# 2012 Full Part Teaser - Levi Gunzberg



## CaP17A (Sep 23, 2011)

This is my good friend Levi Gunzberg snowboarding. He is crazy good and all of the footage in this edit was filmed within 3 runs on New Year's Day. The dropping date of the full part is still undecided, but here's a little teaser to get you all stoked!

LEVI. - YouTube


(feedback on the filming/editing would be much appreciated. hate on his riding too if you want)


----------



## Ryan_T (Oct 18, 2011)

Slick. 

Music selection not my favorite...but that's subjective.
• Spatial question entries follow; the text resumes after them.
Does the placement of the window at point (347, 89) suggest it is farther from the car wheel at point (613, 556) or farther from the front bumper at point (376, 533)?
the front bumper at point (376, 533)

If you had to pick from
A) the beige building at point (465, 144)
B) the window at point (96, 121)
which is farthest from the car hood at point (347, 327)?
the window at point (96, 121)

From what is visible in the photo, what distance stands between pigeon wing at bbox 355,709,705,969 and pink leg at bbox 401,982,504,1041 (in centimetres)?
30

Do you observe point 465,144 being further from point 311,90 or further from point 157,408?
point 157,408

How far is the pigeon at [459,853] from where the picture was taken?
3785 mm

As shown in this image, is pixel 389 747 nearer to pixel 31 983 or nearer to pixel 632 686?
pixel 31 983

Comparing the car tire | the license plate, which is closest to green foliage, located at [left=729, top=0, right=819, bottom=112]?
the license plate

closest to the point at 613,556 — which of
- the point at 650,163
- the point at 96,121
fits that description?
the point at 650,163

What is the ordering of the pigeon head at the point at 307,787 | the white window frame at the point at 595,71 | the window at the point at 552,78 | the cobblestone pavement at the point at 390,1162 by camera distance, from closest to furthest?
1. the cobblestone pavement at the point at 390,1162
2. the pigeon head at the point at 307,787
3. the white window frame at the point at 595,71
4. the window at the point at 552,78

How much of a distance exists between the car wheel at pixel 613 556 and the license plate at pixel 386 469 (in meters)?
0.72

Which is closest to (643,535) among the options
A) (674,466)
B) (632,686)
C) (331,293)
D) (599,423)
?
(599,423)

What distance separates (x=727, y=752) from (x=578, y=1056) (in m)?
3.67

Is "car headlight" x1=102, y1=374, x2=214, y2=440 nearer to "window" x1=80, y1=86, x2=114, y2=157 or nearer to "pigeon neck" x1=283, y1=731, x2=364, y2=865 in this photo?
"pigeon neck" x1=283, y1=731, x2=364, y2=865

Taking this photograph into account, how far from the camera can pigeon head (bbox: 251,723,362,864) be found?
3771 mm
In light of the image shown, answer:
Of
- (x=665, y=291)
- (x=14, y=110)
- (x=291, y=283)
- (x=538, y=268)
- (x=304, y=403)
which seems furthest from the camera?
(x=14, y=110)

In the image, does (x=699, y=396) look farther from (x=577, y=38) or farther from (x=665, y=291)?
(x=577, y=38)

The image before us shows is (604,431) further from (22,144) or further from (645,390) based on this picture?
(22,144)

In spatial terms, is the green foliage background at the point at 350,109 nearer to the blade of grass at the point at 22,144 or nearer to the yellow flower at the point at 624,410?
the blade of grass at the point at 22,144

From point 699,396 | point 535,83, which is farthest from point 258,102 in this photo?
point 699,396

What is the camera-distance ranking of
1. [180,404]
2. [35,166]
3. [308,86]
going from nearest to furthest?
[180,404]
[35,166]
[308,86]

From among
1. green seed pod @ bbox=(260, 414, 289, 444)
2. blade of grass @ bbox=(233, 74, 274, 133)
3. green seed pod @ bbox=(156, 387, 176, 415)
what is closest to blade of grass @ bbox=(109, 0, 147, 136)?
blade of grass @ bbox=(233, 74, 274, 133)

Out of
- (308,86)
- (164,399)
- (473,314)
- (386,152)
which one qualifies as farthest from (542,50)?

As for the edit, it keeps a good pace, but feels like a random collection of footage without story and sorta just ends.


----------



## CaP17A (Sep 23, 2011)

Ryan_T said:


> Slick.
> 
> Music selection not my favorite...but that's subjective. As for the edit, it keeps a good pace, but feels like a random collection of footage without story and sorta just ends.
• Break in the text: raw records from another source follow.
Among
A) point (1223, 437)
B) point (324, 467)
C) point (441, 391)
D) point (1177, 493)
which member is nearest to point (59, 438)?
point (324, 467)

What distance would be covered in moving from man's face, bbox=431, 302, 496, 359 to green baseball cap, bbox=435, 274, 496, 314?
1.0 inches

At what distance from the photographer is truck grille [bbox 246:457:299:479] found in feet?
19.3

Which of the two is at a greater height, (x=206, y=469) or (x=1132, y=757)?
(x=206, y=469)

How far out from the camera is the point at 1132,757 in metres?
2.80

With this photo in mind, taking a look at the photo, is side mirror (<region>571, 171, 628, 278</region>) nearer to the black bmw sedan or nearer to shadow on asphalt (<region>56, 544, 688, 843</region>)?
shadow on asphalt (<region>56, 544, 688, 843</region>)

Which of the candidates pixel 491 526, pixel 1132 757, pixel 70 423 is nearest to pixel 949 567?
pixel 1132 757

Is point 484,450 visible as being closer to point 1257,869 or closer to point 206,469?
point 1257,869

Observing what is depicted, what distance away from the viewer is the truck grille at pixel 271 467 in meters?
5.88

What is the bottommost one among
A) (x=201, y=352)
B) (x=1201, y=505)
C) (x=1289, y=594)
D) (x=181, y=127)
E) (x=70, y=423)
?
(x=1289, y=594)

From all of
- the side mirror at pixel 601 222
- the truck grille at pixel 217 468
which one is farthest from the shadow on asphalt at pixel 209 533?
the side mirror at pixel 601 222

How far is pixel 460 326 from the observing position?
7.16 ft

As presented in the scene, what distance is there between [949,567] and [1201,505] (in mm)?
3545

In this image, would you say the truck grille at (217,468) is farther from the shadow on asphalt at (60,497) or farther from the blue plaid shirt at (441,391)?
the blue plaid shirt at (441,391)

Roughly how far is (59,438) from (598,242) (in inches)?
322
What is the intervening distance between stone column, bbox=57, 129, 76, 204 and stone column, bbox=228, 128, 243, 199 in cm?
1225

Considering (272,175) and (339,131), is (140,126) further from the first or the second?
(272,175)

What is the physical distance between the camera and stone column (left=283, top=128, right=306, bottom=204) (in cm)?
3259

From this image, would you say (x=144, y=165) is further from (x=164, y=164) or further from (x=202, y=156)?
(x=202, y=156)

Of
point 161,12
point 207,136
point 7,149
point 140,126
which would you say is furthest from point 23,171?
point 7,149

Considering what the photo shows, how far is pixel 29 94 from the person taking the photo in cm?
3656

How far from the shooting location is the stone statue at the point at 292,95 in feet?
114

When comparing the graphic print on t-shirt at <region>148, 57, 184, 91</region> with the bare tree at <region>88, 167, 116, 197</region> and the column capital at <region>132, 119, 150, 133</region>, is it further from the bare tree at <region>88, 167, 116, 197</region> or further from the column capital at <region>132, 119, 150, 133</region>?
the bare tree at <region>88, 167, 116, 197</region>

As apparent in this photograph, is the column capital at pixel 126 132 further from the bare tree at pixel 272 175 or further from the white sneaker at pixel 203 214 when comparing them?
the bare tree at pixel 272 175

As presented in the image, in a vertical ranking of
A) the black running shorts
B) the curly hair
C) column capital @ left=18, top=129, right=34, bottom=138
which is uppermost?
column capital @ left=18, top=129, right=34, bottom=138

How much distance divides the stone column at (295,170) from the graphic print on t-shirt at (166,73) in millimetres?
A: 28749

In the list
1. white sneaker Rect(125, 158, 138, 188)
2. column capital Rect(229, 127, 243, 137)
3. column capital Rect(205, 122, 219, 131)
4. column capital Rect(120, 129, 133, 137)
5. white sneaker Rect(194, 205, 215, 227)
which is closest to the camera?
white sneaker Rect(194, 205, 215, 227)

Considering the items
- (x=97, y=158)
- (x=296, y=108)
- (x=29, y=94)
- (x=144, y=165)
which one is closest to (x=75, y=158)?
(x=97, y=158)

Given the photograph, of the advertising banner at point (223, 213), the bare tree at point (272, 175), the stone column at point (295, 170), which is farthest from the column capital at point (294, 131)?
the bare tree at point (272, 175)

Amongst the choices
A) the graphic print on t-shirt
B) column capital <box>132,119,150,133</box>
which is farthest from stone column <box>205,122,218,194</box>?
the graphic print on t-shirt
thanks for the input....as i said before, 3 runs worth of footage...thats not very much. Filming for the full part will give it more of a story with more filler shots and intros/outros, stuff like that. i had no real ending either, I'm terrible at that kinda stuff when it ones to editing


----------



## jyuen (Dec 16, 2007)

cool a switch back butter 540


----------



## Cr0_Reps_Smit (Jun 27, 2009)

nice, levi still killin it i see. you need to make a trip out here this winter man.


----------



## ShredLife (Feb 6, 2010)

Cr0_Reps_Smit said:


> nice, levi still killin it i see. you need to make a trip out here *this winter* man.
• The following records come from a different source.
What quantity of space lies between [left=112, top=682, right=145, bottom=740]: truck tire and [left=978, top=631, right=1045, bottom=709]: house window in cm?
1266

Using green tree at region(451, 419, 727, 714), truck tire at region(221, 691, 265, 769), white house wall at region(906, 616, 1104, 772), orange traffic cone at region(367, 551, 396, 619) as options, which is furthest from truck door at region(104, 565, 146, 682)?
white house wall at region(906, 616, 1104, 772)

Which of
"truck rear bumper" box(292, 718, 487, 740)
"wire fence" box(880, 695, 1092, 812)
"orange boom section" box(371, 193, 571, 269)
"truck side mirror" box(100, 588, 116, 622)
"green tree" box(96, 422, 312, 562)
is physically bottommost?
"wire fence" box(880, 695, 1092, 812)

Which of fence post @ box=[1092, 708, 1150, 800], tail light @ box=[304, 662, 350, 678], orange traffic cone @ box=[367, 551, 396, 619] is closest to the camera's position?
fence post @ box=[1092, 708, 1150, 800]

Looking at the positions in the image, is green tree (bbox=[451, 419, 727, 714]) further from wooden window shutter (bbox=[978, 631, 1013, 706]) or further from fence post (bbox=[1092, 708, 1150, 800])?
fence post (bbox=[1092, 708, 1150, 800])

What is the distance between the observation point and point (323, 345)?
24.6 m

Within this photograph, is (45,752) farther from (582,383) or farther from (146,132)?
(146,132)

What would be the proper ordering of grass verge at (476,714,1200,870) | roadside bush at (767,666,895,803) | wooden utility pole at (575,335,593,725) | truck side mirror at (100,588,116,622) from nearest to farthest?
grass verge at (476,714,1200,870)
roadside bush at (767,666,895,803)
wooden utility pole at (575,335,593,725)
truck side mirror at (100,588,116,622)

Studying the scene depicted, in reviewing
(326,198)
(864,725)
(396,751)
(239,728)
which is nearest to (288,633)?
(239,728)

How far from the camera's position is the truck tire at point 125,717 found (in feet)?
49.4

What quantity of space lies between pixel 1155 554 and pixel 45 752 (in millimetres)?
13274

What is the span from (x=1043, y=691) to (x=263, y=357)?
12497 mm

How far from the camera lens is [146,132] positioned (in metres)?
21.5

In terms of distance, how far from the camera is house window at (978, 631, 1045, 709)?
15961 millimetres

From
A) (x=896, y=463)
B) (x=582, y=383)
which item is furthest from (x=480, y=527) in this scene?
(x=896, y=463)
got any idea when that's gonna be? :dunno:


----------



## CaP17A (Sep 23, 2011)

yeah definetly cro...ill see you at nationals if i make it though


----------



## Cr0_Reps_Smit (Jun 27, 2009)

ShredLife said:


> got any idea when that's gonna be? :dunno:


ha yea, i guess i shouldve just said in the next couple months? god damn you "winter"


----------